Why are you making your structs smaller. Probably for "performance". If your goal is literally just reducing memory usage, then this is all fine. Maybe you're running on a small microcontroller and you just straight up don't have much RAM.
But these days, in most areas, memory is cheap and plentiful. What's expensive is CPU cache. If you're optimizing memory use for that, it's really about runtime speed and less about total memory usage. You're trying to make things small so you have fewer cache misses and the CPU doesn't get stuck waiting as much.
In that case, the advice here is only part of the story. Using bitfields and smaller integers saves memory. But in order to access those fields and do anything with them, they need to get loaded into registers. I'm not an expert here, but my understanding is that loading a bitfield or small int into a word-sized register can sometimes have some bit of overhead, so you have to pay attention to the trade-off.
If I was optimizing for overall runtime speed and considering packing structs to do that, I'd really want to have good profiling and benchmarks in place first. Otherwise it's easy to think you're making progress when you're actually going backwards.
In general, keeping commonly accessed together things on the same cache line is a good idea and the work needed to remove excessive padding overlaps with the work needed to do this.
and that's why I am contemplating freaking 128G of ram for my next machine, I have 64 right now and OOM regularly, 32 is unuseable
The complication is that cache is a global resource. Code that has larger data structures, even if it runs faster, can contribute to a larger working set and a slightly higher cache miss rate in other code. This can lead to a death-by-thousand cuts scenario and it's hard to get solid data on this when profiling.
You're right, though, that there are a number of ways that smaller structs can be slower, either directly by execution time or indirectly by larger code causing more misses in the instruction cache. Some other factors include whether the compiler can coalesce accesses to multiple fields grouped together, or whether the struct hits a magic power of two size for faster array indexing or vectorization. Which means you can end up speeding up code occasionally by making the struct bigger.

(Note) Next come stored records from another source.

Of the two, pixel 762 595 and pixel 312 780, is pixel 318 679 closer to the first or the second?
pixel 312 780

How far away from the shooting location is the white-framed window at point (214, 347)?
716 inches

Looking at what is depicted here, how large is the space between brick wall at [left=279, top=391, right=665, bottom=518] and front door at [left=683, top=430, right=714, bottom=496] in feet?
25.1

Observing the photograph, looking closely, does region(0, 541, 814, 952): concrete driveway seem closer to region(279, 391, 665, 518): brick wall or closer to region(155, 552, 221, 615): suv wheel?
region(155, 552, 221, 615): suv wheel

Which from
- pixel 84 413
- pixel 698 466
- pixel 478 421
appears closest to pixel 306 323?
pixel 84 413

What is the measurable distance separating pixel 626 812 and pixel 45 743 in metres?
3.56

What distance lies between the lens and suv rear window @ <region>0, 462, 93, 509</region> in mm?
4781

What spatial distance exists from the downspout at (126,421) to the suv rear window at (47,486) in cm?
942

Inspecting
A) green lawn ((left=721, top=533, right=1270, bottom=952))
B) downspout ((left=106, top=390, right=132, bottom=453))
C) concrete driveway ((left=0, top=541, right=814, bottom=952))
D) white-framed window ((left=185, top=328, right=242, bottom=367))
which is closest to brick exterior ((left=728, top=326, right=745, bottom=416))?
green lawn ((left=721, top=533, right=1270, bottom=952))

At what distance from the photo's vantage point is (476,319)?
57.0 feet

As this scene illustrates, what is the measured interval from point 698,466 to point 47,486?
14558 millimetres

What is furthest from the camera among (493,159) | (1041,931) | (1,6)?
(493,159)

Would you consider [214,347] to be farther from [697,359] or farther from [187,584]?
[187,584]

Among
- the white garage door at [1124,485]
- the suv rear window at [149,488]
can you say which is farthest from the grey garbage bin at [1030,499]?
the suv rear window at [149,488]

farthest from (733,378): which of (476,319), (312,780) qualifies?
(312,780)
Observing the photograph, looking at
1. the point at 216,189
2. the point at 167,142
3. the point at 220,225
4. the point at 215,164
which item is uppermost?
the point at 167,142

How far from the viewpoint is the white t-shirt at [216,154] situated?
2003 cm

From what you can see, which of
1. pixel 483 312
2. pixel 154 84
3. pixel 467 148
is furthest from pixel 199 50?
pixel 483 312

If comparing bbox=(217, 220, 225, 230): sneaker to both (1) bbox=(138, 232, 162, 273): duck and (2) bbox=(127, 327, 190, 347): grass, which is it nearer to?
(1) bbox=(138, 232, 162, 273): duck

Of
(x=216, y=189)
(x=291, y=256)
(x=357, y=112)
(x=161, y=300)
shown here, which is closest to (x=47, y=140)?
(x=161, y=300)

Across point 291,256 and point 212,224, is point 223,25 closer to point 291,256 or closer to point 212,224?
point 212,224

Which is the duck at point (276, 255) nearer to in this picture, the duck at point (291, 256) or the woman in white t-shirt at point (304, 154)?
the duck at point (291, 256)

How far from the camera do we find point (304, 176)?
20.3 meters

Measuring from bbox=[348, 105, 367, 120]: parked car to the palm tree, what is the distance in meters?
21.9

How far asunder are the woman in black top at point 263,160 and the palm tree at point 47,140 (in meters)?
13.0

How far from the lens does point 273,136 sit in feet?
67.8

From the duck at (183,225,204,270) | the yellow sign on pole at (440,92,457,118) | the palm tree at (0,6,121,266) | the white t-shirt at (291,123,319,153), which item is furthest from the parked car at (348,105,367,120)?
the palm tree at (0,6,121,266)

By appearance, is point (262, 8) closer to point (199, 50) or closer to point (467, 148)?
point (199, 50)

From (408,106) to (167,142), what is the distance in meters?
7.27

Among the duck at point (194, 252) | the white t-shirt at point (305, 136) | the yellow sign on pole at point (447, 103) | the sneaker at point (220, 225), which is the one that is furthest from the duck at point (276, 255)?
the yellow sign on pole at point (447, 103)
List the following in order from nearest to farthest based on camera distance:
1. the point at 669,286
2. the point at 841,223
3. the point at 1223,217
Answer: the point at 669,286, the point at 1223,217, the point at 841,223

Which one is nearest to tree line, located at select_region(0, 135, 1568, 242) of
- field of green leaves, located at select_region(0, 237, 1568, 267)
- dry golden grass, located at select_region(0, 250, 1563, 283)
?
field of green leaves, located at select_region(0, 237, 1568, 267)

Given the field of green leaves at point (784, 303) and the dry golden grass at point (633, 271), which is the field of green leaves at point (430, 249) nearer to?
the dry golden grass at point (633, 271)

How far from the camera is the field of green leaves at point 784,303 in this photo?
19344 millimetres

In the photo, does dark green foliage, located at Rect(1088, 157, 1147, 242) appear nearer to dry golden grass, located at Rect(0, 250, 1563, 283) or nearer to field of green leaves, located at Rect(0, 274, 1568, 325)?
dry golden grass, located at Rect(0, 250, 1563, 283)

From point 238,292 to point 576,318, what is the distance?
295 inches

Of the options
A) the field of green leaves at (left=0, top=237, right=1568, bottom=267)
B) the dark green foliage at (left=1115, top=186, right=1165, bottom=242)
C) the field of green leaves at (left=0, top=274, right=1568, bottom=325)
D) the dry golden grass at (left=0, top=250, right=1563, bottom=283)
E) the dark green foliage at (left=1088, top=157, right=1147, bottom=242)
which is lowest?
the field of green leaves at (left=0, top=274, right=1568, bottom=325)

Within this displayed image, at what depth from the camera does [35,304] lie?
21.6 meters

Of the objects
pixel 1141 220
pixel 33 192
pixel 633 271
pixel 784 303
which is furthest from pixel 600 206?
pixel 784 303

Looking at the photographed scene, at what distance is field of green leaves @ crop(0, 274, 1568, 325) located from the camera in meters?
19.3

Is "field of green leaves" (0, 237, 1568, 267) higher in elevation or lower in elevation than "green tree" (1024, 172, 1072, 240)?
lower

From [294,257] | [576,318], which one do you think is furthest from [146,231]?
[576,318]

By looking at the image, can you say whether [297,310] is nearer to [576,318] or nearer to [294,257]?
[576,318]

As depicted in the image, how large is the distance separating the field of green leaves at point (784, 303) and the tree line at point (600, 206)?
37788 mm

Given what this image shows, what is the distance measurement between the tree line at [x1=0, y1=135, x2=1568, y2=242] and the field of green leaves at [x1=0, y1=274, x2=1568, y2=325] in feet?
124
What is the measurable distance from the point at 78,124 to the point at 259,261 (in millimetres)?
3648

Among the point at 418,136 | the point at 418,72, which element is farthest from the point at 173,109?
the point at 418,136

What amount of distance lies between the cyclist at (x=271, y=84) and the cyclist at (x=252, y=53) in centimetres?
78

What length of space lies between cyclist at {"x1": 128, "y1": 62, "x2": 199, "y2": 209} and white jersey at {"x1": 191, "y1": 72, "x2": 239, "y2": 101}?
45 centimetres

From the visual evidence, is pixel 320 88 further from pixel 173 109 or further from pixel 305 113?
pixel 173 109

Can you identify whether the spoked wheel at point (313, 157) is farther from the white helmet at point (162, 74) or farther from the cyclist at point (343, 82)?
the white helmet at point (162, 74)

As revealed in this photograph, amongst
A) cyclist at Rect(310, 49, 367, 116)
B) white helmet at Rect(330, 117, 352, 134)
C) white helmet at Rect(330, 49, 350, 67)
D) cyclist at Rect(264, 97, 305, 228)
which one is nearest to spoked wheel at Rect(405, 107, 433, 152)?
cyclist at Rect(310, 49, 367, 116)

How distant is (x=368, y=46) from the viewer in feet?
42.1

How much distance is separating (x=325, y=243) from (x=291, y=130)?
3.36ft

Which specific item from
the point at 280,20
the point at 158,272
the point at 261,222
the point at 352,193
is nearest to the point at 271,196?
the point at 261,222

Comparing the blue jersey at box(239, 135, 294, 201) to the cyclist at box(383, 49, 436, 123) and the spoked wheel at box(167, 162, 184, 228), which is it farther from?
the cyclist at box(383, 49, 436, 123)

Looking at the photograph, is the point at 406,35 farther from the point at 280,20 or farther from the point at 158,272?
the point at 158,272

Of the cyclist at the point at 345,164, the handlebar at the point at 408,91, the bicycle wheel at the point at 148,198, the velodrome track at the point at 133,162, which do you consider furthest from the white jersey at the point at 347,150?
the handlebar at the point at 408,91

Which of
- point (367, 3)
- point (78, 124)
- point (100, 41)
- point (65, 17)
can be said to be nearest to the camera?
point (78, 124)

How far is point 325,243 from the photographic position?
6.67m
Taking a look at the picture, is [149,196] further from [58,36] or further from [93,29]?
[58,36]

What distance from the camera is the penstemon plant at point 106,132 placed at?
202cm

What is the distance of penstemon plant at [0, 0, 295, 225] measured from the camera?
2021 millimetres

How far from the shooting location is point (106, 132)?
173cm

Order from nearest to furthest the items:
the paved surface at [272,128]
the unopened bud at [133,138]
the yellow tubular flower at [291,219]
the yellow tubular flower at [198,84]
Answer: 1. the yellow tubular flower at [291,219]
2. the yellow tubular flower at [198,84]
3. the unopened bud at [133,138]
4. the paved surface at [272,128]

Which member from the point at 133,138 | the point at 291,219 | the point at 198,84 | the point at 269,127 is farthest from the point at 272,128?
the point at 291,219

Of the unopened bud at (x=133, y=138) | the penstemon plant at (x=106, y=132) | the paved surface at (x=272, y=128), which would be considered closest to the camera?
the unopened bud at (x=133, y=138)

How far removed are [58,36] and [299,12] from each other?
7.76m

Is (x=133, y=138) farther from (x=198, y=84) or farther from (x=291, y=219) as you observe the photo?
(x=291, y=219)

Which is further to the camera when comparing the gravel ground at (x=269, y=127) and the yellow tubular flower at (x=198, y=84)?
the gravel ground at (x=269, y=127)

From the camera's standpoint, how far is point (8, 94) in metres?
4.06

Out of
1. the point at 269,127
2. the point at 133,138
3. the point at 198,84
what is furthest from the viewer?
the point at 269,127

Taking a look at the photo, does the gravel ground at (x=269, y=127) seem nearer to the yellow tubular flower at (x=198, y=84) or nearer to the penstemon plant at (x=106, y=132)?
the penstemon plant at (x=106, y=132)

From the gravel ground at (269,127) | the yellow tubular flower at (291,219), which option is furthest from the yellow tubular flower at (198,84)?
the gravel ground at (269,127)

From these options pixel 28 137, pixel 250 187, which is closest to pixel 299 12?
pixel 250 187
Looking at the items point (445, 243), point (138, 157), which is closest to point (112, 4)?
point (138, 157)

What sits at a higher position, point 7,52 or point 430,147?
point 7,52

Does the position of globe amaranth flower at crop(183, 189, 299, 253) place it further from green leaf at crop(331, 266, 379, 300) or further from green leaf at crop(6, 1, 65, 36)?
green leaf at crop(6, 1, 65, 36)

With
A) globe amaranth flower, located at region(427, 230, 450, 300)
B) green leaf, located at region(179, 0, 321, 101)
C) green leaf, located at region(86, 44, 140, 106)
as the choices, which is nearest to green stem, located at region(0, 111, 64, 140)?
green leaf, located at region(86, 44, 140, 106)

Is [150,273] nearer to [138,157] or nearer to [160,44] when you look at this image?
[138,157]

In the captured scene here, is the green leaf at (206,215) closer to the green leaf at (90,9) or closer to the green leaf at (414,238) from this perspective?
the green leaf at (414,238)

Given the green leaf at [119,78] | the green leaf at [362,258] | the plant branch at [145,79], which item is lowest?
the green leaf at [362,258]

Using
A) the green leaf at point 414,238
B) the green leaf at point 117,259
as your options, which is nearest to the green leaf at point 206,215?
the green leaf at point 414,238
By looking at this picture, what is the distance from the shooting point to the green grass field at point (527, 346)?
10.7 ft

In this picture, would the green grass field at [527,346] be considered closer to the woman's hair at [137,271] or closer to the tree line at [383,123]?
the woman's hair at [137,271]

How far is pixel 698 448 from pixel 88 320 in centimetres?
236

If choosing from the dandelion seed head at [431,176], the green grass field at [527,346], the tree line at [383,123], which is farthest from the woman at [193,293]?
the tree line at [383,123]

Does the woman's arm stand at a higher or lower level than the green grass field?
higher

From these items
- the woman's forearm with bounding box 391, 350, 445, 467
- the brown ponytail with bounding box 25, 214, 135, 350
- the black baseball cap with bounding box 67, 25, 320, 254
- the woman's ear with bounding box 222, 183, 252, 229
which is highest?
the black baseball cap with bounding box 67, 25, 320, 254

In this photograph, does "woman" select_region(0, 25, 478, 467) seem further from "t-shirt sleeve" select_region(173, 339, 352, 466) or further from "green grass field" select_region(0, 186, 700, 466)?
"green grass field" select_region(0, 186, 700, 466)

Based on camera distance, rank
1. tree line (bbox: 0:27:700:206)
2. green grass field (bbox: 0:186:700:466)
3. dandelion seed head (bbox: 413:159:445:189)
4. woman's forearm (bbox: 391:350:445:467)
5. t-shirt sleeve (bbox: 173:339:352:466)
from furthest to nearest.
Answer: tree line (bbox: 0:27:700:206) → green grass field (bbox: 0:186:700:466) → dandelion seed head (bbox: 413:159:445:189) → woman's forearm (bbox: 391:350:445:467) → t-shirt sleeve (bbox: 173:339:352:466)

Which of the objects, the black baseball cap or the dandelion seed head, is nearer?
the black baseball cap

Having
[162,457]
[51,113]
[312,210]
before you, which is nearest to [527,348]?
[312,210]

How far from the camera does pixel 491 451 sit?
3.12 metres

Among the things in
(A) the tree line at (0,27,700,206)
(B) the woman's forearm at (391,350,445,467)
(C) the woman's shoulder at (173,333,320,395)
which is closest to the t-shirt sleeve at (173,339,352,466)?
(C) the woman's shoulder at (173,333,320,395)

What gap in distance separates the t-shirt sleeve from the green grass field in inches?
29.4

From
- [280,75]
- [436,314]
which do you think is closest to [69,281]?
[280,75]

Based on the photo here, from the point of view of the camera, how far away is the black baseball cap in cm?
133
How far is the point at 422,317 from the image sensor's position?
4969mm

It's also a reasonably common case for parsing binary data formats (e.g. a file's header has fields at exact byte offsets, and it's much faster and easier to just grab all the bytes of that header and interpret those bytes as a packed struct).
CPU cache is memory. Also memory isn't cheap, it is relatively expensive to access. CPU cache is way cheaper. You have it backwards.
Personally, I only pay attention to the cache line and layout when the structure is a concurrent data structure and needs to sync across multiple cores.
And there is a related talk by Andrew Kelley implementing these ideas on Zig toolchain: https://www.youtube.com/watch?v=IroPQ150F6c
Example framework:
https://github.com/skypjack/entt?tab=readme-ov-file
It has benefits besides memory/cache optimizations. It organizes logic in a much more composable way that is friendly for reuse.
sim7c00•18h ago
like the examples though, very clear what the changes are and the specific impact. always a good reminder to review for these things after a session hacking in new things!